Callan dipped his head in a nod, struggling to stay still. It was too much power, too overwhelming to endure. This man, the shadow, could crush his chest from the inside, with no more than a breath. And there was nothing he could do to stop it.
“Go,” the shadow said. “Next time, bring me something of import.”
Chapter Fourteen
Brianna
“Do you realize how much planning went into this?” Brianna glanced at Aern, he and Emily standing in uneasy postures across the table from where she sat with Logan. “He would have had to think this through for who knows how long, deciding, without question, that anyone but me coming to find Brendan would result in their death. Simply so he could push that other vision, that false lead to get me alone.” She dragged a hand across the polished mahogany tabletop, turning her palm up when it neared the edge. “Why? Just so he could tell me it was them, that they were the ones who bound us?”
It didn’t make sense. None of it was playing out the way it should have. If that man—the one her nightmares were warning her of—was looking out for her, then why did her very instincts scream run?
“Bri,” Emily said. “What happened?” She would know it wasn’t merely the sight of Brendan’s mangled body that had her sister shaken. Brianna had lived her whole life with visions just as deadly, images of people closer to her than Brendan, torn and mangled, and it wasn’t a small thing to make her tremble like this.

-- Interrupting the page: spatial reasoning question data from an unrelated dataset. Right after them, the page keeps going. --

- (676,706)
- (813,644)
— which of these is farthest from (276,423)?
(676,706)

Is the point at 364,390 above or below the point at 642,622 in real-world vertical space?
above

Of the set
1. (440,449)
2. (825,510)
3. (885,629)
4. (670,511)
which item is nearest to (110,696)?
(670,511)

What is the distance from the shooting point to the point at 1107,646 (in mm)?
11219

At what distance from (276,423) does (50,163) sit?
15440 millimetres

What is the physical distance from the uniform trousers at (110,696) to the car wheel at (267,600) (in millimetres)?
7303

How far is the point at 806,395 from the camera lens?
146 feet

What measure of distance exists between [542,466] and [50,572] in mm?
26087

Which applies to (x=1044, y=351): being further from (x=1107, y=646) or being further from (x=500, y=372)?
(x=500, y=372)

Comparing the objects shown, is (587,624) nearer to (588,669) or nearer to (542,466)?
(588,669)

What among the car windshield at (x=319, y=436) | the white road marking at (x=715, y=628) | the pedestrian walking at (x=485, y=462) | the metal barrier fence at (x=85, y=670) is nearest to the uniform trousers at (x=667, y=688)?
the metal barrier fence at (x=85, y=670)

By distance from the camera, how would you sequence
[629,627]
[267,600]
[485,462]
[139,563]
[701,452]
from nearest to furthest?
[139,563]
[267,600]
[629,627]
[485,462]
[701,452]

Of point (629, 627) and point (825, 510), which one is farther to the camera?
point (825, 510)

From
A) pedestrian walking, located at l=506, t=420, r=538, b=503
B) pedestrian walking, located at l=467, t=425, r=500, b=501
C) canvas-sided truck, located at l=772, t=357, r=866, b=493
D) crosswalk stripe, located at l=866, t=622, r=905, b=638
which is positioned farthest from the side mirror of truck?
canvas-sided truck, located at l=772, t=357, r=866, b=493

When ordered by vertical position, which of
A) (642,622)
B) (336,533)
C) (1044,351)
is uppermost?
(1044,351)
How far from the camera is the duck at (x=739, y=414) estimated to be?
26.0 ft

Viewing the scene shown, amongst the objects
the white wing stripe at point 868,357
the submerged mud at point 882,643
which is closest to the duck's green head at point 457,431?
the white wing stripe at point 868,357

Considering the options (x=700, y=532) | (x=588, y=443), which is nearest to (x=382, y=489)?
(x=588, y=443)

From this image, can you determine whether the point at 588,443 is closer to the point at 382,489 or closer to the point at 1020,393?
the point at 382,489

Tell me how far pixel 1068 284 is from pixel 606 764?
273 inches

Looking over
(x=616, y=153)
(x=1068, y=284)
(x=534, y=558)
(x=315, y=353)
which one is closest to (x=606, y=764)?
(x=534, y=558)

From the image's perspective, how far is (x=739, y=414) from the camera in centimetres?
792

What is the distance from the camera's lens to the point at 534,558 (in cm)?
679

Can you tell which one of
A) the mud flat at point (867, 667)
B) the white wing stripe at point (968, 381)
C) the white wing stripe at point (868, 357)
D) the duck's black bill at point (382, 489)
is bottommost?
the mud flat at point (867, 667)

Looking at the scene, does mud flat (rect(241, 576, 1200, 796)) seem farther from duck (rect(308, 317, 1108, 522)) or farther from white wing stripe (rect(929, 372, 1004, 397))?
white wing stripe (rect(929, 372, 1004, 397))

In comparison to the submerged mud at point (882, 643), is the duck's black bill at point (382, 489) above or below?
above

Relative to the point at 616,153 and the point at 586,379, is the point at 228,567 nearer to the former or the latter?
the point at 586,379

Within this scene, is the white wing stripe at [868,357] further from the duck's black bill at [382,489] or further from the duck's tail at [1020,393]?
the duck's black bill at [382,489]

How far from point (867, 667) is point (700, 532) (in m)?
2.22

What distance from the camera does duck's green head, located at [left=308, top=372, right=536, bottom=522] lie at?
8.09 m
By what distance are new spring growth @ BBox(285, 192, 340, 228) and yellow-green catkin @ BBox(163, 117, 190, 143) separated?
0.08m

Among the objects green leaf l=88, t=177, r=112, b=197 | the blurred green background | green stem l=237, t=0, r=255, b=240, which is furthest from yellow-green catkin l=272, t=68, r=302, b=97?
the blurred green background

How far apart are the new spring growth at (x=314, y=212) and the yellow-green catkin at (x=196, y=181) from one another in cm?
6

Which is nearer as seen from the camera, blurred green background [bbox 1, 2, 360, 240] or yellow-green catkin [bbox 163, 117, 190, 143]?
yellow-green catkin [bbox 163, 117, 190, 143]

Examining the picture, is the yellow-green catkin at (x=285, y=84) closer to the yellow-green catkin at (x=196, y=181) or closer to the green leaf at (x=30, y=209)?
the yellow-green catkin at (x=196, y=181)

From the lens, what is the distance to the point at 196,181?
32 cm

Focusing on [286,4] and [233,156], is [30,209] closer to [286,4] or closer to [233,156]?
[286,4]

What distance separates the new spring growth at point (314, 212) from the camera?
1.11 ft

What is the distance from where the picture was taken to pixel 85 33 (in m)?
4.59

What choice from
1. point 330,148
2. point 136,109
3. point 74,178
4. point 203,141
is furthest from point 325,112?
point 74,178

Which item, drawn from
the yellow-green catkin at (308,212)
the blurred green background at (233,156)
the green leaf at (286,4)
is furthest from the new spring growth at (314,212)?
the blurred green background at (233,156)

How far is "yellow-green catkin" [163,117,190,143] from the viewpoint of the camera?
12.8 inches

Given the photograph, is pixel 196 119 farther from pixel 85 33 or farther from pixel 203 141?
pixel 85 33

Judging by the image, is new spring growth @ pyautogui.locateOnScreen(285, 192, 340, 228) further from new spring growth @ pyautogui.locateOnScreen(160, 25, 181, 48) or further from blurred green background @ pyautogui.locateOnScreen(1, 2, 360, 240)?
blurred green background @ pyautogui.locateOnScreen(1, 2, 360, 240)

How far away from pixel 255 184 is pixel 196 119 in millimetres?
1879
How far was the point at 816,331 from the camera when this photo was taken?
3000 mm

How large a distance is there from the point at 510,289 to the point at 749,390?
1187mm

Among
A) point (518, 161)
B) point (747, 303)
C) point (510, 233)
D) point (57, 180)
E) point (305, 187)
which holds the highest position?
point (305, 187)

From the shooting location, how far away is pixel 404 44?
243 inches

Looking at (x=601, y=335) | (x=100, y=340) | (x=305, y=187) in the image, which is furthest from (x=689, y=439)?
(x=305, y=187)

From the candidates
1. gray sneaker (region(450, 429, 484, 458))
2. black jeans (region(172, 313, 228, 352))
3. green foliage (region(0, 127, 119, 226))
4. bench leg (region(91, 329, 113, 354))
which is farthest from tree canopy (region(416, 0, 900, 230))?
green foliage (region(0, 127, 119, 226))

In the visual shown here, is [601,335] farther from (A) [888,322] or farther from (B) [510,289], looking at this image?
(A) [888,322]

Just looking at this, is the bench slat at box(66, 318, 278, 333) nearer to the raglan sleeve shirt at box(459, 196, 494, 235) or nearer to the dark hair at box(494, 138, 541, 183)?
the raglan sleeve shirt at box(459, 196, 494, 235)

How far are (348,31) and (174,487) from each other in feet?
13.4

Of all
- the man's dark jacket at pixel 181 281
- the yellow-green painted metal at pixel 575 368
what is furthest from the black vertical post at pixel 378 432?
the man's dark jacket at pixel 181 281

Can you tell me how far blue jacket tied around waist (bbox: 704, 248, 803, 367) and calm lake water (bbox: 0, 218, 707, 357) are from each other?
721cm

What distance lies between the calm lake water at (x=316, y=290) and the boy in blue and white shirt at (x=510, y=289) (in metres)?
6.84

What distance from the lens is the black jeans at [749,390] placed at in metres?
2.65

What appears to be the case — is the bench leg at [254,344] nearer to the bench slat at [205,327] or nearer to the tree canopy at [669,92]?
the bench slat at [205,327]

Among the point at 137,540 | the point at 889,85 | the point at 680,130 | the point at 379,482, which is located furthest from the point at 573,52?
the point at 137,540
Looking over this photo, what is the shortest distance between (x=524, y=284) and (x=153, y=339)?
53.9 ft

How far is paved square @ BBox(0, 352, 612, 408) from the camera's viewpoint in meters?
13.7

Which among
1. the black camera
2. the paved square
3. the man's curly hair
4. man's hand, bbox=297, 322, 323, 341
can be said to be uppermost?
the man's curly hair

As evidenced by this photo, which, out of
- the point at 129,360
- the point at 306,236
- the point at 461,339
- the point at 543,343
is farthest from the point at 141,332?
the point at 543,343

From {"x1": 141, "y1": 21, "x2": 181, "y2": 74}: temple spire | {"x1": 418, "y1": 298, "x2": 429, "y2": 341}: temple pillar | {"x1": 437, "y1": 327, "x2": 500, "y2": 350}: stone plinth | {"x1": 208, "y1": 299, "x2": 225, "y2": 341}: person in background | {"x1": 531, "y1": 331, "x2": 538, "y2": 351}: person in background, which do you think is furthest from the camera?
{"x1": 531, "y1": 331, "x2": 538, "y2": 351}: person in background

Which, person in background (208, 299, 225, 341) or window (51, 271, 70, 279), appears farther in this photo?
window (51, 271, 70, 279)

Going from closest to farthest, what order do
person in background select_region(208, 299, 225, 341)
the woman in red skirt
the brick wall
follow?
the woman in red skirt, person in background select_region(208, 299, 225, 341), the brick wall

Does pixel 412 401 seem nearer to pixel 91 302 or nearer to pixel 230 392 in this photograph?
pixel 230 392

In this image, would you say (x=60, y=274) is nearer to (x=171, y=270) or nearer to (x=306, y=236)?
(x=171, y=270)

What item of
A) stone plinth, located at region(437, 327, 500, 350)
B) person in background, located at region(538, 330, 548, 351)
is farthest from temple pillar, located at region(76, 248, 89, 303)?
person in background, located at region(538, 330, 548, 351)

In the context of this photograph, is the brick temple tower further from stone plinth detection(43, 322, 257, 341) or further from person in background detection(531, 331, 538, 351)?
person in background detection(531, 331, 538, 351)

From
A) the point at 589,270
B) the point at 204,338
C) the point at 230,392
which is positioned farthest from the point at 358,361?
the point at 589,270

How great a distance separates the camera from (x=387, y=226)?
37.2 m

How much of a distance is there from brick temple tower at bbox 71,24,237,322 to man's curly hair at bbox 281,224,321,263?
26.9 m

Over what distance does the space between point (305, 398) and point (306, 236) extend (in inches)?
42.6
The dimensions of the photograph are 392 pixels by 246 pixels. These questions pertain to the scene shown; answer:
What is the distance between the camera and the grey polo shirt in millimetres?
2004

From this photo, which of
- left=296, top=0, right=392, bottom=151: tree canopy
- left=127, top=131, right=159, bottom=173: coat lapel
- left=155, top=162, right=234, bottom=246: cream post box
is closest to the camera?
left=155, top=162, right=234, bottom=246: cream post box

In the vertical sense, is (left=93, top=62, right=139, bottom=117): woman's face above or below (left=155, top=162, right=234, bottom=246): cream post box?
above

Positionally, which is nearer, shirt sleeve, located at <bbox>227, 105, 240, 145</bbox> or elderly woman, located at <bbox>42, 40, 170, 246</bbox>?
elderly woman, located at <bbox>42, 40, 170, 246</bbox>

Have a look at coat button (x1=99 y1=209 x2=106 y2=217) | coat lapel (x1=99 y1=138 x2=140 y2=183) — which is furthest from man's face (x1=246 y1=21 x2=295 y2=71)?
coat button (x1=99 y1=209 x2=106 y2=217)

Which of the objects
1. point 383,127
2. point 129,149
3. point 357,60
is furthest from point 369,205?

Brianna swallowed the lump in her throat, forcing her gaze to meet her sister’s. “It’s like I can feel it,” she said. “Like he wants me to know this was a gift.” Logan slid his hand into Brianna’s under the table, fingers lacing tightly with hers. The words made her stomach turn. “Like giving me Brendan means I owe him.” She closed her eyes for a long, horrible moment. “And I’ve seen what Brendan is now, seen what’s left of him.”
Aern and Emily stared, uncertain, but Brianna couldn’t go on. Logan explained, “Apparently, this shadow has a talent for more than just sway. What Brianna sees is that when Brendan wakes up, everything we’ve known of him will be gone. He will be like a shell.”
Emily rocked back. “How is that even possible?”
Aern sighed, shaking his head. “It can be done. I don’t know if any of the Seven could have achieved something so complete aside from Morgan, but even before, both of us could erase small bits of memory here and there. Make someone forget a face, lose a few seconds in time.”
Emily looked at him. “Can you get it back? Is there some way to reverse it, like you did with Morgan’s men?” But that wasn’t how it had worked with Morgan’s men. Aern had had to replace their direction with a new one; to supersede their orders.